Use the derivative rules to find the derivative of $$h(x)=\dfrac{2x+1}{x^3}$$

Solution

We will use the third derivative rule to find the derivative of $$h(x)$$.

\begin{align}\dfrac{dh}{dx}&=\dfrac{d}{dx}\left(\dfrac{2x+1}{x^3}\right)\\&=\dfrac{(2x+1)'x^3-(x^3)'(2x+1)}{(x^3)^2}\\&=\dfrac{2x^3-3x^2(2x+1)}{x^6}\\&=-\dfrac{(4x^3+3x^2)}{x^6}\end{align}

 $$\therefore$$ The derivative of the function $$h(x)=\dfrac{2x+1}{x^3}$$ is $$-\dfrac{(4x^3+3x^2)}{x^6}$$.

Do you want to determine if the function is differentiable by just looking at its graph?

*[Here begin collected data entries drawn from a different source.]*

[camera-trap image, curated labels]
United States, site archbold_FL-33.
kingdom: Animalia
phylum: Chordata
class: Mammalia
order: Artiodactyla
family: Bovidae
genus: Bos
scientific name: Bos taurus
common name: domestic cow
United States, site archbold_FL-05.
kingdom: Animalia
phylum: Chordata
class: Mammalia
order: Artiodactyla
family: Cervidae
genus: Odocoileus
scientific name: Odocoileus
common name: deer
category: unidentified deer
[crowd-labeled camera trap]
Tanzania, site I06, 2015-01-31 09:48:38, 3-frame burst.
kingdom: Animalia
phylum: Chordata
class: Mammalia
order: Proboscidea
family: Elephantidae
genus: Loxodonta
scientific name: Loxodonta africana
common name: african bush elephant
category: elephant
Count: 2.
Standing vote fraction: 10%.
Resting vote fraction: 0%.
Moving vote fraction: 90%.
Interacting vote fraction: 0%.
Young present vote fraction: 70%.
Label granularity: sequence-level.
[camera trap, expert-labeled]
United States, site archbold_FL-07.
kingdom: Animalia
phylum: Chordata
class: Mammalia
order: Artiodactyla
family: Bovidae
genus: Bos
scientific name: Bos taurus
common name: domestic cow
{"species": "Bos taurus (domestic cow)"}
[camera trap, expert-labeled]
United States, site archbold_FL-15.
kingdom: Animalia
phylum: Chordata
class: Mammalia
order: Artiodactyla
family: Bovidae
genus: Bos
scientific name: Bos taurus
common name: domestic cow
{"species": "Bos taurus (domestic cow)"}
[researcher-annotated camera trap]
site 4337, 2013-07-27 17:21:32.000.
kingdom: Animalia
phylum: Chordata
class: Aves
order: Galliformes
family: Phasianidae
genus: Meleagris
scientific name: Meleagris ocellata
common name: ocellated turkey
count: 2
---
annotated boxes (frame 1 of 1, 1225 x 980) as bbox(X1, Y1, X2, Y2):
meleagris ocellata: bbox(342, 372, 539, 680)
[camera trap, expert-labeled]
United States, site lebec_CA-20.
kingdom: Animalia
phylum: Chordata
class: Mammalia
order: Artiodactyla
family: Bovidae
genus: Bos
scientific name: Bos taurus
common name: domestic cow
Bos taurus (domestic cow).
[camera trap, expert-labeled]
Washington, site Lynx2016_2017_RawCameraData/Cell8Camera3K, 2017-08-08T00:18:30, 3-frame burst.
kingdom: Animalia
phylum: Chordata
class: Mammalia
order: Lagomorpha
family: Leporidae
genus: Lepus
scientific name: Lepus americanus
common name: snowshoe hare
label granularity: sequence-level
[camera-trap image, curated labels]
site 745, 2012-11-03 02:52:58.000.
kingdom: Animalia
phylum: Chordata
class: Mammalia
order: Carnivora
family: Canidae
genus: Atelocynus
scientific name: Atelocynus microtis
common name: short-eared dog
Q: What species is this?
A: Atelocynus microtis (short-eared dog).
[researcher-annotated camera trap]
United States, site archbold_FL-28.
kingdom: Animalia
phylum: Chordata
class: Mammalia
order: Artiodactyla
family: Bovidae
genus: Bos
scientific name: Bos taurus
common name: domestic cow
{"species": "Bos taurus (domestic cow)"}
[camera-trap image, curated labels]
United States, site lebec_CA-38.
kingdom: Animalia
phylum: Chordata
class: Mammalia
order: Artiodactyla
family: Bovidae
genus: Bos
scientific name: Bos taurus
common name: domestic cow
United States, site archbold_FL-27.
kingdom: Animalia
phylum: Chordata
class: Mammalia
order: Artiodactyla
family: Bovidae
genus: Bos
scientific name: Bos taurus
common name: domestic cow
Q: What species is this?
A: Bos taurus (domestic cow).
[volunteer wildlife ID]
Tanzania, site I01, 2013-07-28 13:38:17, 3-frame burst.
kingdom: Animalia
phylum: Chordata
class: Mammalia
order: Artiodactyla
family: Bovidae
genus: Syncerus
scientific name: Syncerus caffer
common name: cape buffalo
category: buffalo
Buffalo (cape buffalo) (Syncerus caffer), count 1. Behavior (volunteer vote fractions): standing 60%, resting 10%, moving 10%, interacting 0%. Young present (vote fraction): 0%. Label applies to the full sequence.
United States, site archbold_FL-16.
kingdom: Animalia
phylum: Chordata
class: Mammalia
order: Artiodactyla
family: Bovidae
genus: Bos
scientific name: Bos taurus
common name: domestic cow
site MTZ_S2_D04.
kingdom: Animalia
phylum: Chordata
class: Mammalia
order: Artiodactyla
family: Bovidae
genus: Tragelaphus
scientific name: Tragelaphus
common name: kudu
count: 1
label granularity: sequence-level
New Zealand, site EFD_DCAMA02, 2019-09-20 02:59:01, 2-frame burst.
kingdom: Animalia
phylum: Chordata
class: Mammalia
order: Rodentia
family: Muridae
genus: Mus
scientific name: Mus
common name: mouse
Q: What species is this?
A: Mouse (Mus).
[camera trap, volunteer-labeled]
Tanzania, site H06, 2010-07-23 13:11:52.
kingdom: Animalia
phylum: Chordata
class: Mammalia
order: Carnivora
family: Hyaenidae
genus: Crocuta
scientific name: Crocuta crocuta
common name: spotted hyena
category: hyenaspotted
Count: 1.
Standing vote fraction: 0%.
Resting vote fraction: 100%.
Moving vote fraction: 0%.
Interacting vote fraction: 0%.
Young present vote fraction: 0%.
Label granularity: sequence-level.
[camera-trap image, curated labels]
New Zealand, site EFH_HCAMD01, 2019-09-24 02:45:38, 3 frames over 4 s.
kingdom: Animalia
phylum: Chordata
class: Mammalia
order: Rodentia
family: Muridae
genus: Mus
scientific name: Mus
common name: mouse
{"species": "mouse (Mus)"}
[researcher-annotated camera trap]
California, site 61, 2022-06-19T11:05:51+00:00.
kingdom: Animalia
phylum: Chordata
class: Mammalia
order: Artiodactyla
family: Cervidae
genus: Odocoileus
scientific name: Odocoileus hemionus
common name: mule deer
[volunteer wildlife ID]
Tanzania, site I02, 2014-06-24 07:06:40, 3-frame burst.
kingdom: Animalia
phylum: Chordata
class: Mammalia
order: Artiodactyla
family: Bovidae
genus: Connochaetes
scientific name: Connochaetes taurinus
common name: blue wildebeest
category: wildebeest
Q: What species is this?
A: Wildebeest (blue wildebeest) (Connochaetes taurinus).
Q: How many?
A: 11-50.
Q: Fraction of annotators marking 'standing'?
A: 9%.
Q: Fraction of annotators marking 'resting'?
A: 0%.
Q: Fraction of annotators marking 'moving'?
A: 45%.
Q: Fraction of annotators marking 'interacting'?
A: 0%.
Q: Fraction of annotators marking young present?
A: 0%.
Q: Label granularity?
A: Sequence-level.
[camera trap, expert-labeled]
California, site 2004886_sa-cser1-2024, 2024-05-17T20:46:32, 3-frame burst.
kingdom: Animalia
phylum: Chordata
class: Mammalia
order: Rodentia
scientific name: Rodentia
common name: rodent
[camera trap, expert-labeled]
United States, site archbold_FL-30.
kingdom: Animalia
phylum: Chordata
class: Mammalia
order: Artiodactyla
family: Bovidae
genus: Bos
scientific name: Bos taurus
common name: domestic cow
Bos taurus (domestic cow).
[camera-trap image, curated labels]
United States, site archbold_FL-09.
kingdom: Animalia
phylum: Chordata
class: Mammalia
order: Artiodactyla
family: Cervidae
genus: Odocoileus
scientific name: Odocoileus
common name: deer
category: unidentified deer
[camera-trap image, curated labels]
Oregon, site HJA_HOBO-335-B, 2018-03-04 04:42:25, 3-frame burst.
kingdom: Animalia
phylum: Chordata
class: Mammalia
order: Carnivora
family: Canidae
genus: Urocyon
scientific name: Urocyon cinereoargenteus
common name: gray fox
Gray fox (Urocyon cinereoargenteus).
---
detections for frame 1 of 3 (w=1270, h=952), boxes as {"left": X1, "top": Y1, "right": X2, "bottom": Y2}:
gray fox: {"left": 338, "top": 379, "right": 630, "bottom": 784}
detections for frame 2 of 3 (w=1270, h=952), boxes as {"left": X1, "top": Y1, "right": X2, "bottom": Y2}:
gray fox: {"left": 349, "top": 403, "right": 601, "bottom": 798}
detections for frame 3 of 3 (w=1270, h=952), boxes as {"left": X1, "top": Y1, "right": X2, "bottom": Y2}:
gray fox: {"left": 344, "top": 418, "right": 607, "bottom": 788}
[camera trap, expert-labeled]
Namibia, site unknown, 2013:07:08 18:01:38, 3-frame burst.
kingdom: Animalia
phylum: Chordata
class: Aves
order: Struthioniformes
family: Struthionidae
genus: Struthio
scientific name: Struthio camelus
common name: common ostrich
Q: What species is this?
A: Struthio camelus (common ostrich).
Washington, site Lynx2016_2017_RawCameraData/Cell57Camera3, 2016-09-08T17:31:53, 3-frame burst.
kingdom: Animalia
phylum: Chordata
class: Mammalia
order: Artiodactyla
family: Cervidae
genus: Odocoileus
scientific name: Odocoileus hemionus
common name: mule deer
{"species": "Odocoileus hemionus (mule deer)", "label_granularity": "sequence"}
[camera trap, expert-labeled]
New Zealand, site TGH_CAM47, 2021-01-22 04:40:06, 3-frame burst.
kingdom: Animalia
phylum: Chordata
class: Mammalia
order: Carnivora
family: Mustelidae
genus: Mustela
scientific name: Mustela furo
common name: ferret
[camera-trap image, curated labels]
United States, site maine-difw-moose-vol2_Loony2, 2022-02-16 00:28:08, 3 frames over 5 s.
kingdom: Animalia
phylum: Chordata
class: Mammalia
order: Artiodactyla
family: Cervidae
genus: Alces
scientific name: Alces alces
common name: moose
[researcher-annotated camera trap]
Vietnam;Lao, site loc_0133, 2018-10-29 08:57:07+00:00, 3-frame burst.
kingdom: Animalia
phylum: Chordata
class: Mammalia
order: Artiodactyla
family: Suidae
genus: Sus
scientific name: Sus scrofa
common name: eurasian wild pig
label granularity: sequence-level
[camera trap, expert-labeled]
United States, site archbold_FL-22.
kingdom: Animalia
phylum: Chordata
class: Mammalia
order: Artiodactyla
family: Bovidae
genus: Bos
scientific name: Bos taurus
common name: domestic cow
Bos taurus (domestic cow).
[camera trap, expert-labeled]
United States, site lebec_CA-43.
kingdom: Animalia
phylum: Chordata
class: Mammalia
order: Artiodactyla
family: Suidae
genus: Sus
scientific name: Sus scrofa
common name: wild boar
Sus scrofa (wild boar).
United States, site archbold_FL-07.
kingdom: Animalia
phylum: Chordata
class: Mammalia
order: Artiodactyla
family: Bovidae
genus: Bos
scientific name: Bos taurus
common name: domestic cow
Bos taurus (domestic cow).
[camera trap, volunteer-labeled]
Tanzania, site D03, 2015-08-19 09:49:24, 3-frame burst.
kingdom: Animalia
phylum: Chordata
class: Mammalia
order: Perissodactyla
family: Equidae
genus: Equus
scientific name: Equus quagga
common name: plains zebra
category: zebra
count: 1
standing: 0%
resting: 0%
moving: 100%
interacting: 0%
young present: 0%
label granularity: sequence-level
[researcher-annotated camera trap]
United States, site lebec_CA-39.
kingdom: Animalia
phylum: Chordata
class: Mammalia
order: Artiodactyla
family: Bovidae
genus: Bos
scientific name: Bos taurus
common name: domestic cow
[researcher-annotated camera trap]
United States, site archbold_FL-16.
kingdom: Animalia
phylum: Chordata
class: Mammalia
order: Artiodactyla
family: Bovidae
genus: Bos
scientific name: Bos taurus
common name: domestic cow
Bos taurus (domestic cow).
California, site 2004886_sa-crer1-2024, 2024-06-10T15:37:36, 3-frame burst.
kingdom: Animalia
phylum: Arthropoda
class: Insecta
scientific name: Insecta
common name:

Don't worry! Here are some tricks you can remember while viewing a graph of a function.

Tips and Tricks
 1. If a graph has a sharp corner at a point, then the function is not differentiable at that point. 2. If a graph has a break at a point, then the function is not differentiable at that point. 3. If a graph has a vertical tangent line at a point, then the function is not differentiable at that point.

## Interactive Questions

Here are a few activities for you to practice.

## Let's Summarize

We hope you enjoyed learning about differentiable with the examples and practice questions. Now, you will be able to easily solve differentiability problems.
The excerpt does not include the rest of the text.